Jul 30, 2025

The 2024 UK riots, one year on

One year on from the 2024 riots, where do we find ourselves as a country? 

As the recent ‘The State of Us’ report from British Future attests, our society remains fractured by social tension.  

Yes, only a small minority supported last summer’s appalling violence – and we know that the compassionate majority remains far stronger. But in recent weeks we’ve seen just how little it can take for tensions to spill over. The appalling acts of violence outside the asylum hotel in Epping and hateful scenes in Northern Ireland are a warning of what happens when we let empathy slide. As Jews, we know all too well how dangerous that can be. 

Yet too often our political leaders fail to bring us together.  

Dangerous references to an ‘Island of Strangers’. Measures barring many refugees from ever becoming citizens. Language that dehumanises people seeking sanctuary. Time and again, the Government has failed to forge cohesion or show solidarity – and taken a stance incompatible with our Jewish values of solidarity and welcome.  

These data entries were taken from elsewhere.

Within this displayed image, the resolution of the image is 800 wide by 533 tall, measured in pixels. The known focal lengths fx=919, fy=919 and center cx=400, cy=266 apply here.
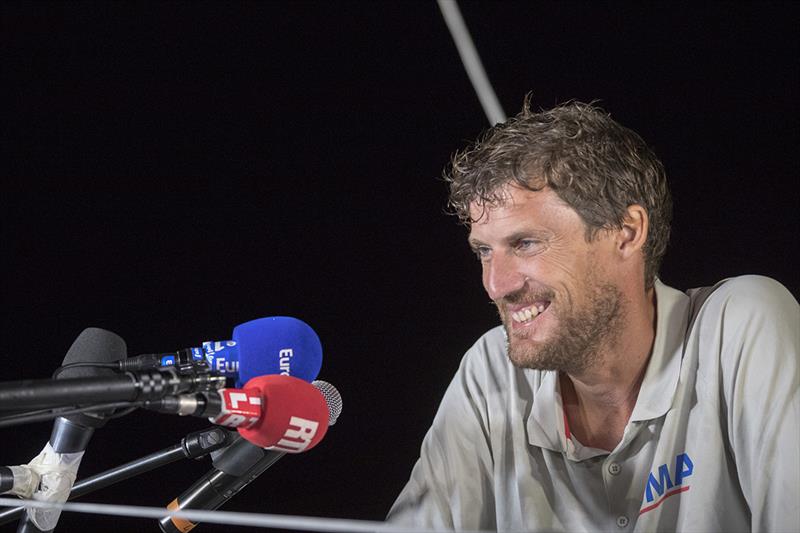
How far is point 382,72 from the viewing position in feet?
8.43

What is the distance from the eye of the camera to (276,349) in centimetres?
131

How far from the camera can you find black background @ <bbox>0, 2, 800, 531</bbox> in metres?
2.24

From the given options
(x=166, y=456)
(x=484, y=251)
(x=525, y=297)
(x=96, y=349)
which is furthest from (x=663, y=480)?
(x=96, y=349)

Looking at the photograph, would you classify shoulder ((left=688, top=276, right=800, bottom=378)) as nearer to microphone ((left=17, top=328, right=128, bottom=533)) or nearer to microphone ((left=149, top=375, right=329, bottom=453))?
microphone ((left=149, top=375, right=329, bottom=453))

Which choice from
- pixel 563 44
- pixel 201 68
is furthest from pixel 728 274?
pixel 201 68

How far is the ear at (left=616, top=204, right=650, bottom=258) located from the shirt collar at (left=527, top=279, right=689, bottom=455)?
9 centimetres

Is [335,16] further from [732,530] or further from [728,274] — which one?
[732,530]

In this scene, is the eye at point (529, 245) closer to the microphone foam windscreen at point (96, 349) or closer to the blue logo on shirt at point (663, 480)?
the blue logo on shirt at point (663, 480)

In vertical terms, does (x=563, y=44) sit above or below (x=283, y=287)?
above

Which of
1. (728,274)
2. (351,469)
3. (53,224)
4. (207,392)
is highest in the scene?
(53,224)

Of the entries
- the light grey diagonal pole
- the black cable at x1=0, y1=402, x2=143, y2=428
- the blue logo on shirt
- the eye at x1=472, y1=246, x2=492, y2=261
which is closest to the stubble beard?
the eye at x1=472, y1=246, x2=492, y2=261

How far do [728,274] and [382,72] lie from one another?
1.07 metres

It’s simply not good enough for ministers to claim that migration harms social cohesion – as the Deputy Prime Minister did last week – without taking meaningful action to enhance integration. Politicians must remember the fear many felt during last summer’s riots before indulging in divisive rhetoric. 

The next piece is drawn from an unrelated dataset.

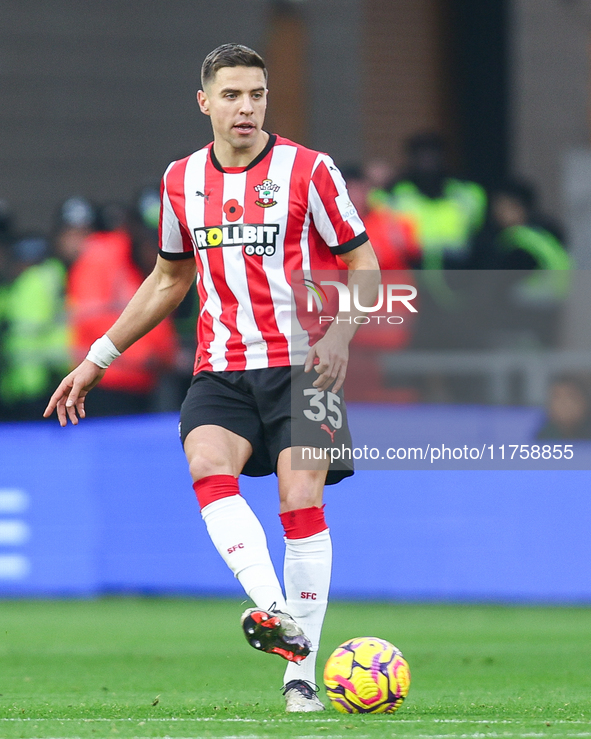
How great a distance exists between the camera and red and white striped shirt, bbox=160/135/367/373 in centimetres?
484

And we know that a better approach is possible. The implementation of the 56-day ‘move-on’ period trial and the scrapping of the Rwanda plan were important moves. But they must not be the exception – but the rule. 

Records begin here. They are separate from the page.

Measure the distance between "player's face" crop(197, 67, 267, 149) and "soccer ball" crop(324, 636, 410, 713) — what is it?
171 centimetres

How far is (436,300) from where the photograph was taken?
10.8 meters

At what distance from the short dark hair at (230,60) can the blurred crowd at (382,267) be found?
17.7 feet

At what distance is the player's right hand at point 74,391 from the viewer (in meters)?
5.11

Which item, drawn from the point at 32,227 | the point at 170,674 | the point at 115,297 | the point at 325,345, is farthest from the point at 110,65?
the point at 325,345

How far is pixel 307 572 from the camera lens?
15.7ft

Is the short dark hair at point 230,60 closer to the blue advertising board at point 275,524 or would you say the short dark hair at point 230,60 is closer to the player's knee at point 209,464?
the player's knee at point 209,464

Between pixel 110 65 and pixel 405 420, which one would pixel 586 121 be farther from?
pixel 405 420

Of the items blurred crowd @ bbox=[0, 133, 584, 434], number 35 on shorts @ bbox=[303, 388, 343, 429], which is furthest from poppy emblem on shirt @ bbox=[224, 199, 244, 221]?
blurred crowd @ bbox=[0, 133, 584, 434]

So it’s clear: we need a braver, more responsible approach from our elected representatives. 

But that alone is not the full story of the UK.  

Every day, HIAS+JCORE sees the power of connection and community when people – from all walks of life – come together. And when we hear each other, share stories, and truly listen, we find so much common ground in our shared humanity. 

This is the moral voice of Britain our government needs to tune in to: not those who echo far-right talking points. 

One year on, it remains shameful that so many refugees and people seeking asylum, including those we work with, were left terrified – in what should be an island of sanctuary.  

Once, it was our community who needed safety and solidarity in this country as refugees. By next year, we hope the Government has given those rebuilding here far more cause to feel welcome.